3D printed models of fixators or so-called orthoses have been used in the treatment of fractures for a long time, but so far this technology has not received wide application. In this article, we will consider all the pros and cons of this method compared to the traditional plaster cast, and also try to predict the future technological revolution in this most conservative, but very reliable and effective treatment method. nine0003

History of the emergence of technology

Orthopedic plasters are used to facilitate the healing process of broken bones. Acting like a pin, the cast keeps the limbs in place to prevent the bone from healing improperly. Modern dressings are made mainly of gypsum or fiberglass, and the idea of ​​creating a fixing (immobilizing) dressing belongs to the Russian surgeon Nikolai Ivanovich Pirogov. In 1847, during the fighting in the Caucasus, he first used a fixing "stuck bandage". At first, starch was used as a hardening agent, which Pirogov later replaced with gutta-percha, and, finally, with gypsum. A modern plaster cast is a hygroscopic bandage sprinkled with plaster. Produced industrially, in sealed packaging. When soaked in water, gypsum plaster begins to harden. Application can take up to 45 minutes, and a full cast can take 24 to 72 hours. Removing plaster is also a difficult procedure: hardened plaster can only be broken safely with a special power saw. nine0003

Naturally, there are many opportunities to improve this technology, and the pioneers of 3D printing saw the potential of additive manufacturing to solve the emerging problems. The first 3D printed retainers were introduced in 2013. At the same time, the scheme for the production of an orthosis became clear. It consists of 3 main steps.


Stage 1: X-ray

To determine the exact position of the broken bone, a standard x-ray of the patient's limb is taken. nine0003

Stage 2: 3D modeling

The patient's arm is scanned with a 3D scanner to create a 3D model. Based on the exact dimensions of the patient's hand, a perfectly fitting impression shape can be made.

Stage 3: 3D printing

The orthosis is 3D printed from lightweight plastic and can be fitted to the patient in seconds.

Although the technology has been around for nearly a decade, 3D printed orthoses have yet to see significant adoption. This is mainly due to the lack of specific data on their practical benefits. But the situation began to change. nine0003


In a 2020 study, Chinese scientists compared 3D printed orthoses for treating hand fractures with traditional casts and external fixed splints. The results of the study showed that, compared to a cast, 3D orthoses provide a higher level of comfort and a reduction in pain. Technology is being used more and more. Children's Hospital in Colorado announced that it is the first pediatric hospital in the United States to begin fitting 3D printed orthoses for children. The new technology improves the results of treatment, and also removes a number of restrictions that exist when using traditional methods of treatment. nine0003

The possibilities offered by 3D printed orthoses

The invention of plaster was one of the greatest medical discoveries.
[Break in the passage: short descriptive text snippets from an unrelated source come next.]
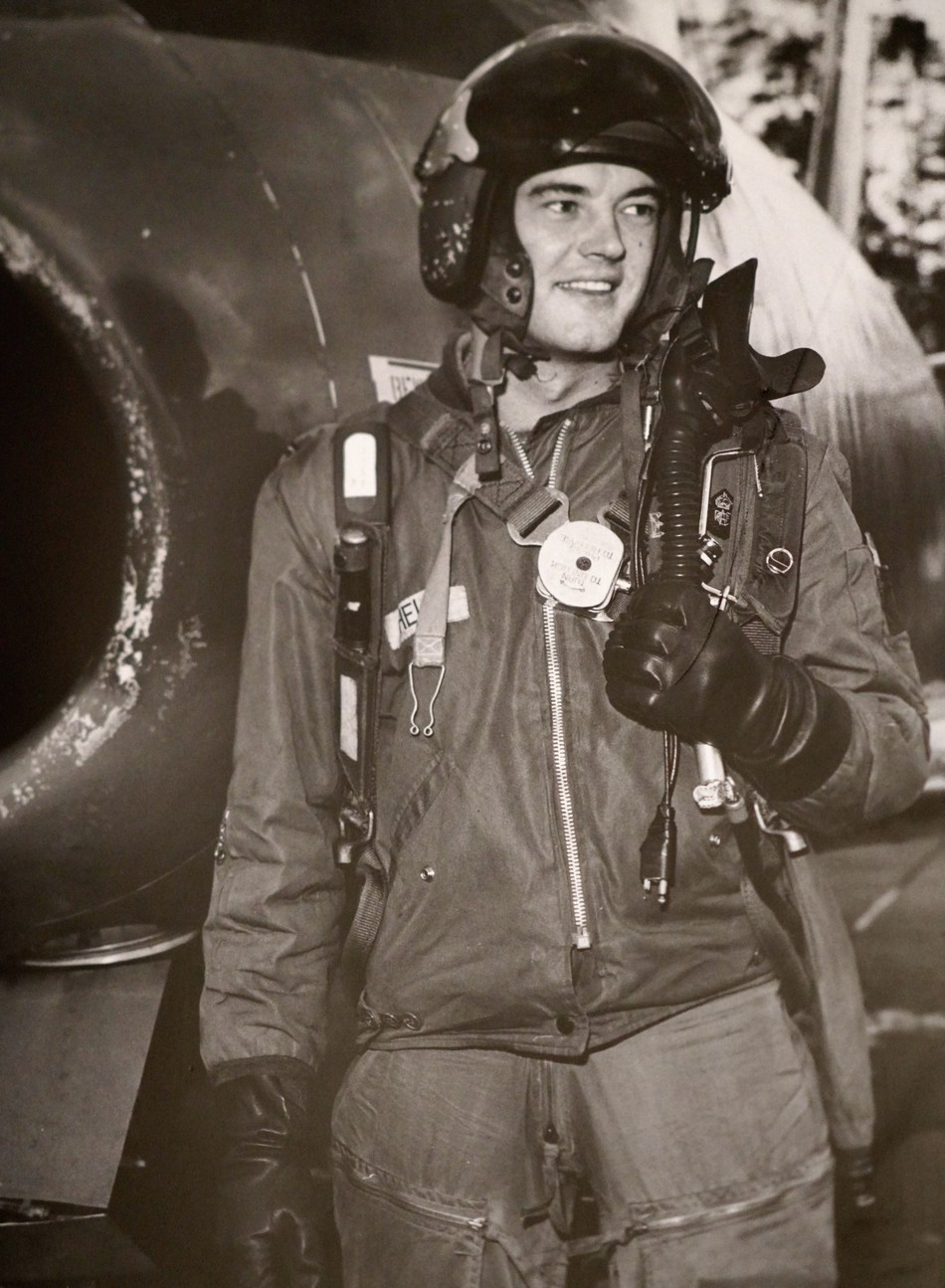 RCAF fighter pilot Gordon Helm patrolled the Soviet Bloc border during the Cold War (CNW Group/Chartwell Retirement Residences)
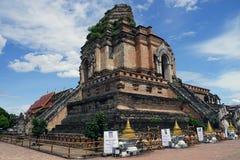 Deus do budismo do templo de Tailândia da Buda de Wat Chedi Luang Chiang Mai imagem de stock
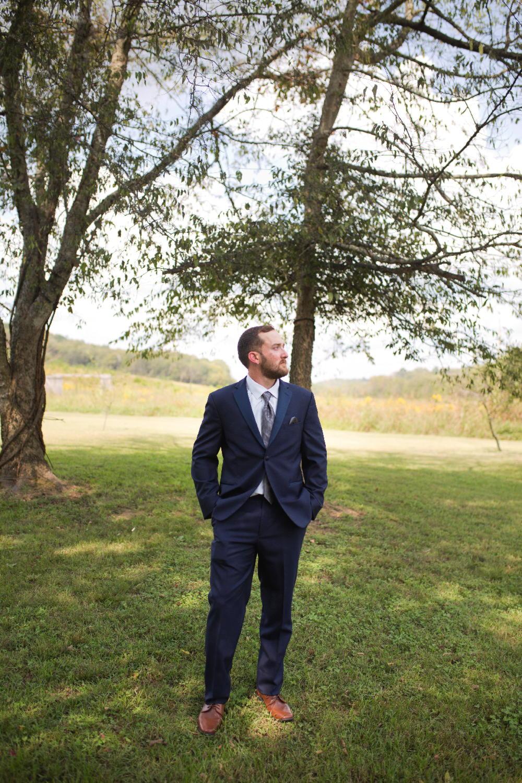 groom outside.jpg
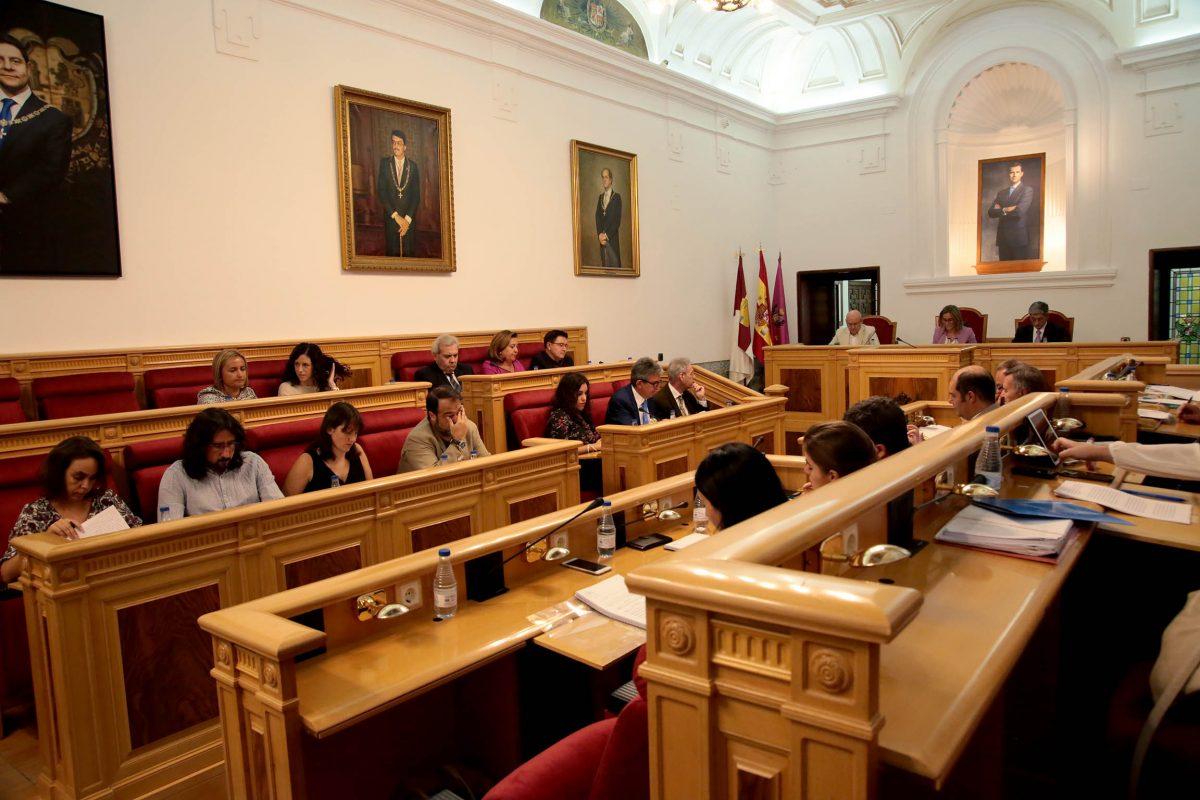 El Pleno aprueba el Reglamento de Discapacidad y denuncia la agresión al río Tajo por el último trasvase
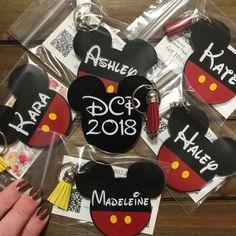 Front and Back-Double Personalization Mickey Mouse Inspired Tassel Keychain-Annual Passholder-Disney-Disney College Program Disney Dorm, Disney Cruise Door, Disney Gift, Disney Crafts, Disney Trips, Birthday Surprise Boyfriend, Birthday Surprises, Girlfriend Birthday, Disney Internship
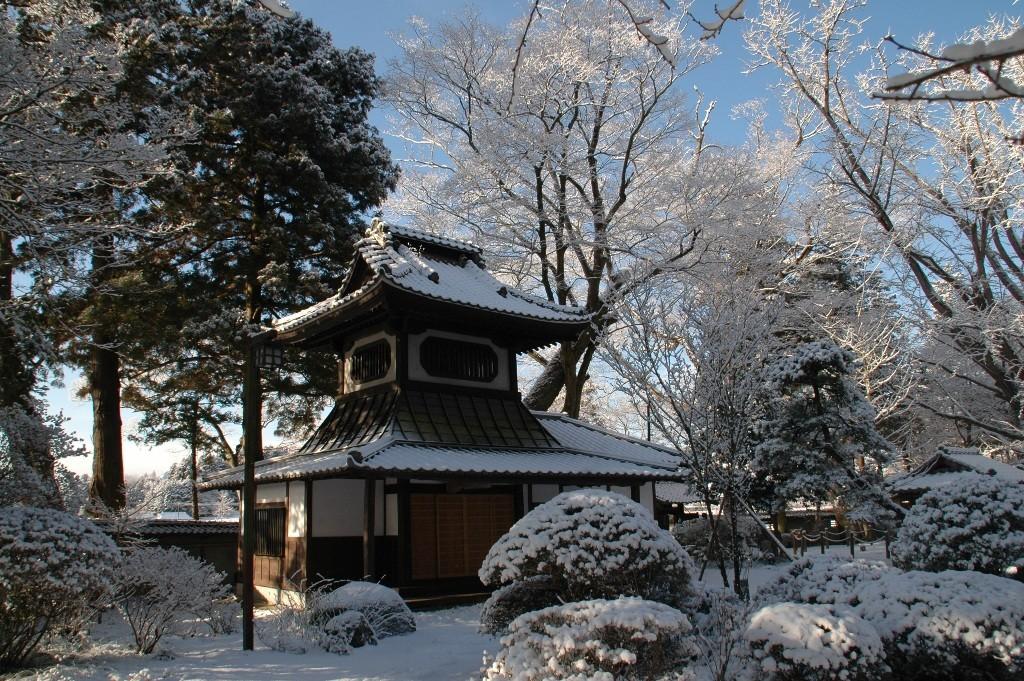 雪景色の境内と太鼓堂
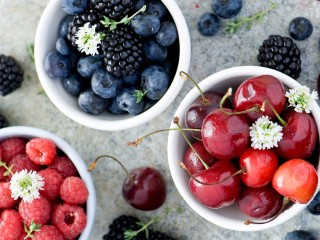 SWEET-FRUIT-BLACKBERRIES-BL...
But nevertheless, it has a number of significant drawbacks that can be overcome with the help of 3D printing. Putting on a cast can be a long, laborious, messy, and even painful process. Very careful measurements are required. 3D printing solves all these problems. The orthosis can be easily fixed in seconds with a pair of clips. Removal is also simple, and does not require the use of dangerous electric saws. nine0003

One of the significant disadvantages of plaster is that it does not breathe. The plaster prevents air from contacting the skin. This can lead to clogged pores, and some patients may develop dangerous skin infections in the wounds. Moreover, constant heat, sweat and pressure can cause very unpleasant itching. In turn, 3D-printed orthoses are made in the form of a lattice, consisting of open sections with plastic racks. This ensures the necessary structure and incomplete coverage of the hand, and therefore a higher level of comfort. nine0003


Gypsum cannot be wetted, water will destroy the structure. The patient cannot take a shower, he is afraid to get caught in the rain. 3D printed orthoses are made of waterproof plastic, so you can even swim with them.

Another disadvantage of conventional gypsum is the inability to properly distribute pressure. Perhaps this is the biggest negative, and it slows down the healing process. A 3D printed orthosis is custom designed and its lattice structure can be designed to add strength to specific areas that need support and relieve pressure elsewhere. nine0003

The idea for the mesh structure of the orthosis came from New Zealand engineers Ollie and Jake Eville. They developed a prototype in 2013 and later created one of the world's first orthopedic orthoses using 3D printing. Lightweight, breathable, high-tech and providing localized support for broken bones, the orthosis showed everyone the promise of this technology. This work earned them 2nd place at the International James Dyson Technology Awards and their design vision led them to work as designers on the recent Hollywood blockbuster Blade Runner 2049.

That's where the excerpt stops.